OhioMother.com

Ohio Mothers and Mothers To be. News, tips, and more…


Archive for December, 2006

Understanding a mother’s place

by @ Tuesday, December 26th, 2006. Filed under Uncategorized

Jan Dane has three young children, and after her youngest was born, she was hesitant to resume the 55-hour-a-week schedule she’d had before becoming a parent.

“I was reluctant to re-engage in the way I had been working before … with beepers for everybody,” she said. “That was the model for working I knew, and I knew I couldn’t do that and be a mother.”

For most working mothers this dilemma is familiar. And according to new research by Brown University sociologist Susan Short, it is compounded by the fact that working mothers are getting less and less of the traditional help at home from mothers, mothers-in-law and other females in the household.

“They’re just as likely to live with mothers and mothers-in-law, but these mothers and mothers-in-law are more likely to be working themselves,” Short said. In today’s work force, “women are more likely to be working in non-agricultural activities, both as young mothers and as older women.”

But many businesses – recognizing that the perfect balance of motherhood and career woman is increasingly difficult to achieve – are becoming proactive in an effort to retain employees.

Christine Heenan, founder and president of the Clarendon Group Inc., is one employer who has set out to make her business a desirable choice for mothers.

“I think the competition for good workers is not going away,” she said, “and to not recognize the competing demands of work and family is, ultimately, to lose your best people.

“The key is flexibility, and supporting new parents is a key element of it. Flexibility will be more of a hallmark of a successful workplace, going forward, for all jobs.”

Heenan came to this conclusion through her own experience. She had been working part-time at Brown, she said, when she decided to work from home, so she could take care of her newborn and 2-year-old.

“Everyone who has been a mother of young children knows that it comes with unpredictable demands in time,” she said. “I think a lot of women who take leave from the workplace do so not because they don’t want to contribute, but because there are too few employers that recognize that, inevitably, their most important job at the time is being a mother and getting that right.”

At Lifespan, where 75 percent of the employees are female, the company has found that flexible schedules are an important benefit.

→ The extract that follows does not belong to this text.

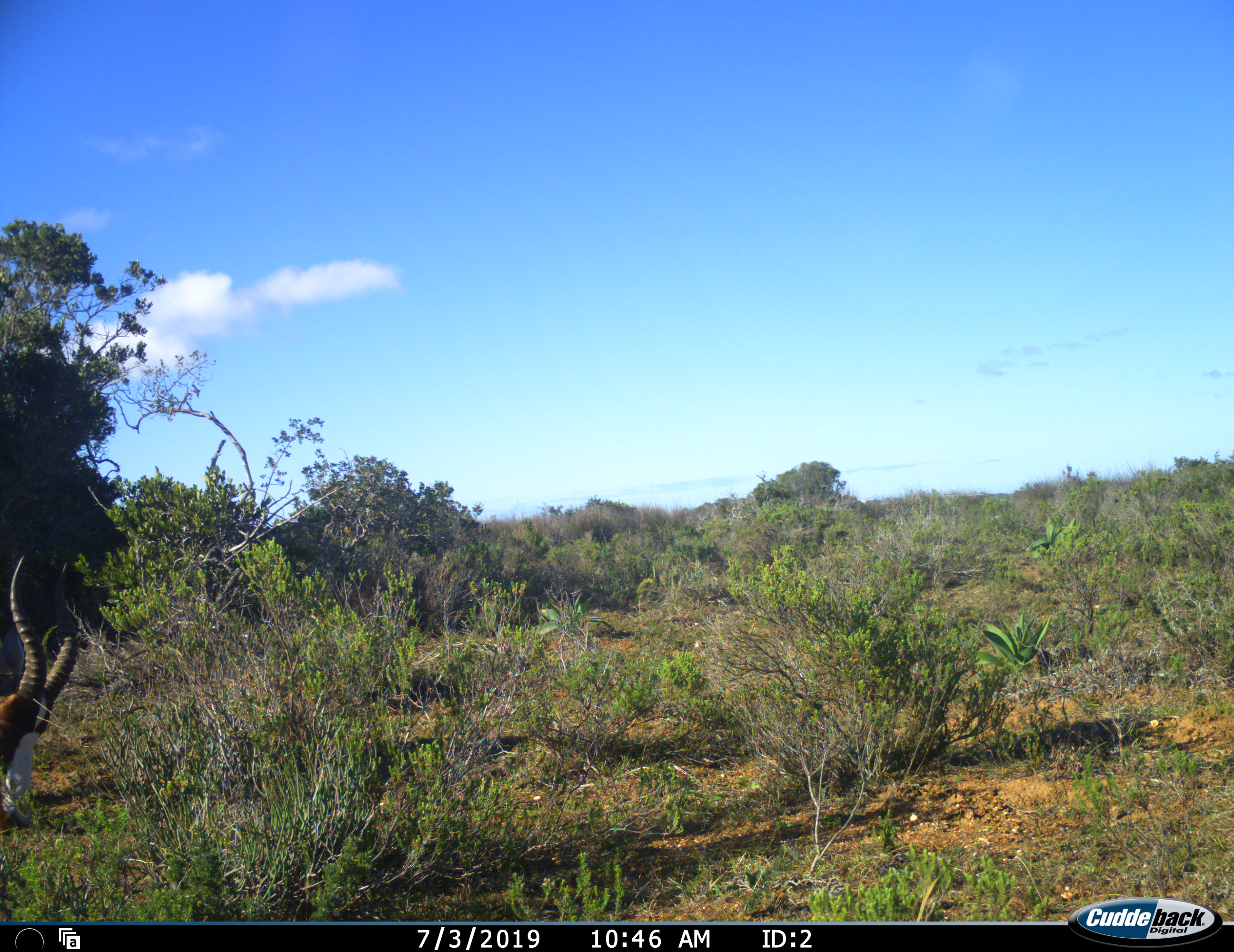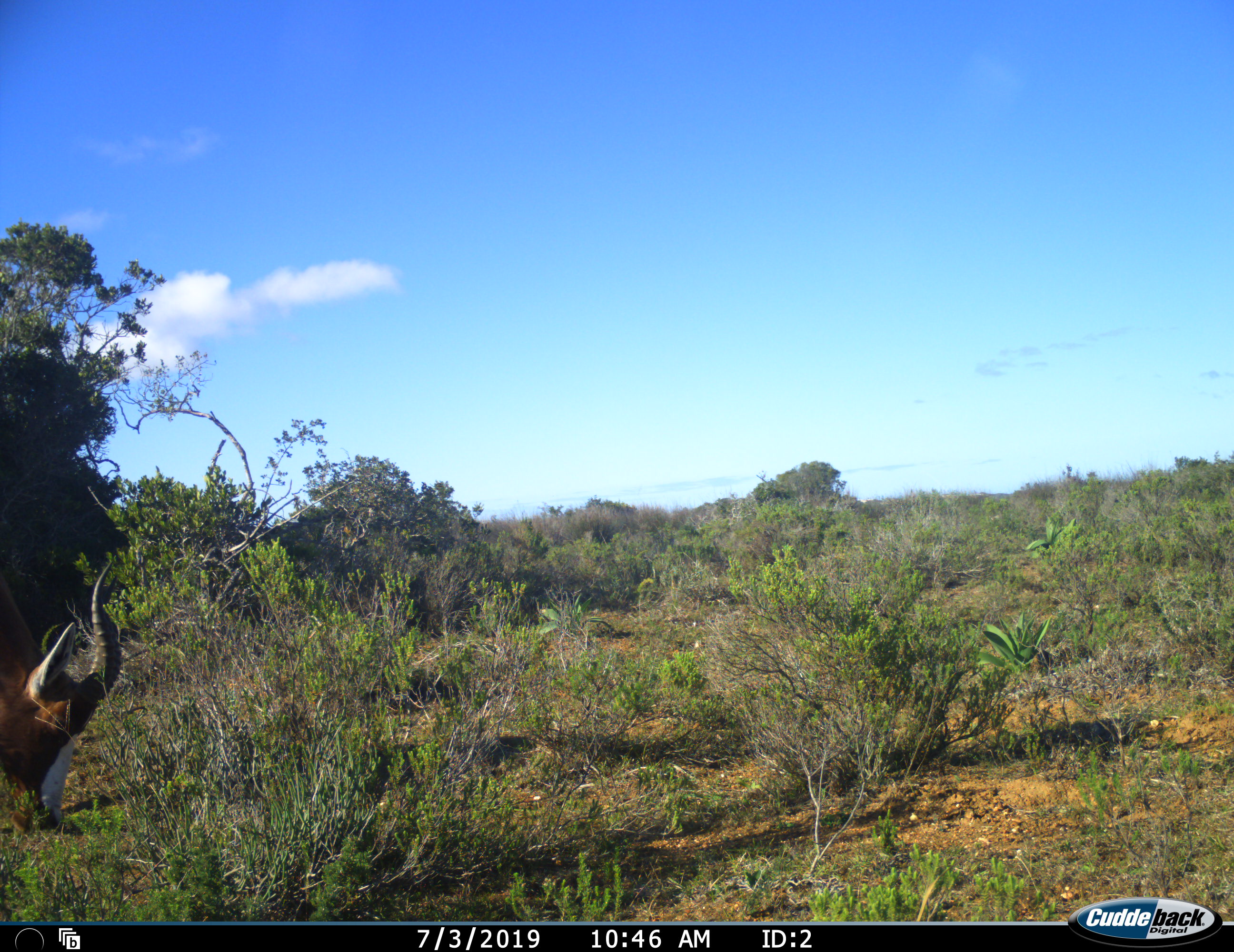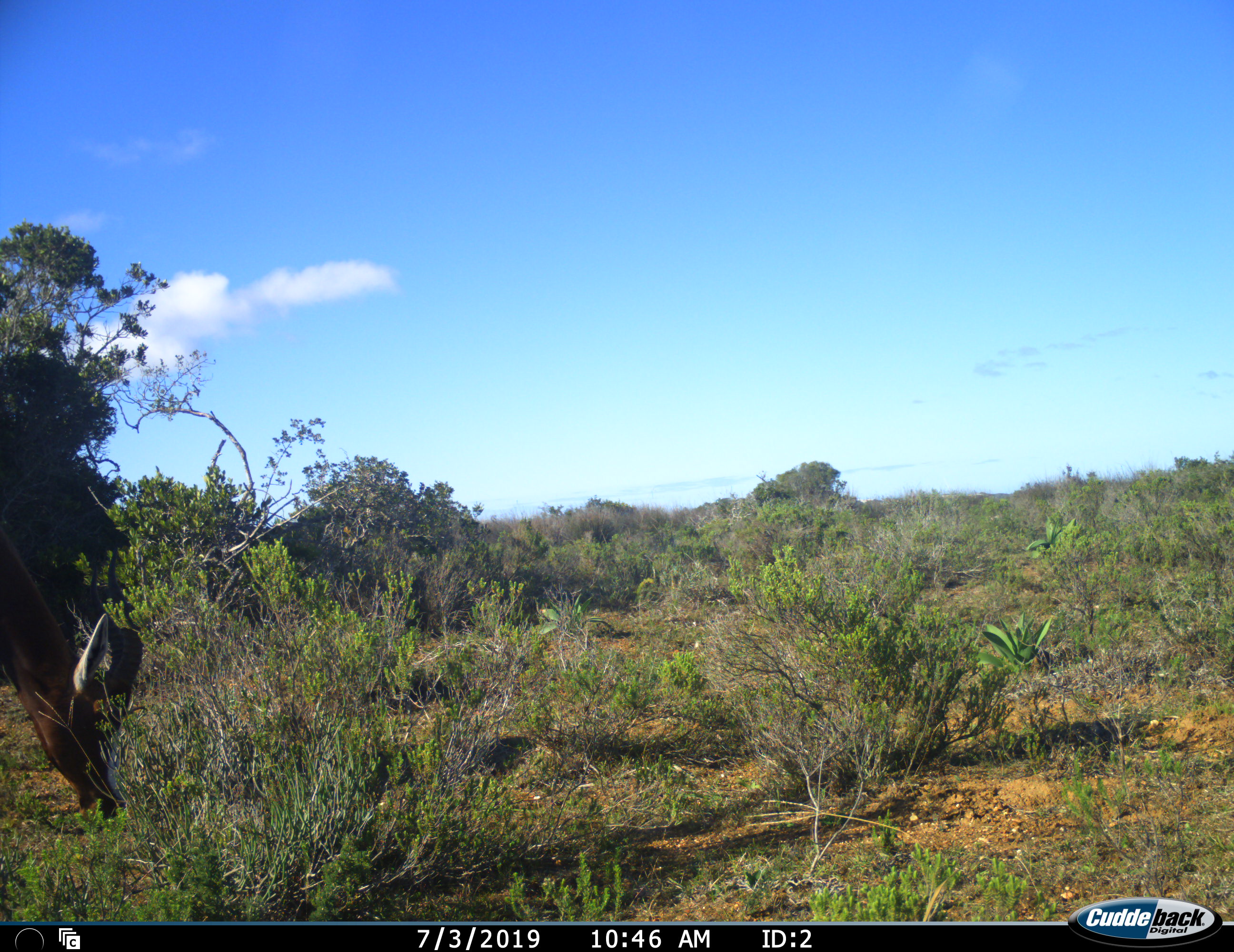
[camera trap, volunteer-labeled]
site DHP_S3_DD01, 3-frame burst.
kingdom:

“We sent out a survey to all Lifespan employees asking about work/life balance issues,” said Brandon Melton, senior vice president for human resources at Lifespan.

“The biggest issue was flexibility in their work schedules,” he said. “It was not so much the child care issues, but taking time to meet with teachers, to go to school concerts or to be a homeroom mother for a day. It was the hour here and the two hours there.

“So we’ve instituted a set of policies encouraging managers to be flexible with our employees.”

Heenan, meanwhile, has turned her own need for flexibility into a thriving business.

After leaving Brown, she worked from home as a consultant. Soon, she’d started working with neighbor Stacy Paterno, a mother of three who had also left her job to care for her children.

Eventually, the two moved from Heenan’s home into an office, where they now they have 11 employees, five of whom are mothers.

One of those mothers is Dane, who is now Clarendon’s managing director of public relations. The flexibility the job gives her is very appreciated, she said.

“The culture is result-oriented as opposed to ‘This is the time I spend at my desk.’ We have hours we have to be here, but we also have some flexibility,” she said. “This is an environment where if your kid is sick you’re definitely staying home.”

That doesn’t mean the responsibilities are lessened, Dane added.

“You find a way to work it out, where you’re still a functioning employee, but you don’t feel this yoke that you have to be tethered to your desk,” she said. “We all have laptops and we all have Sidekicks [a brand of cell phone]. Even though I work from 8:30 a.m. to 3 p.m., if I’m at home and my Sidekick buzzes at 3:30, I have no problem taking that e-mail.”

At Lifespan, Melton said, the company’s flexibility is motivated by the desire to retain quality employees – and that effort starts with trying to understanding their needs.

“Over the years, I have found that the single best way I can keep a talented employee is to respect their lives as well as their work,” he said.

“If you respect people’s lives, they will do anything for you.”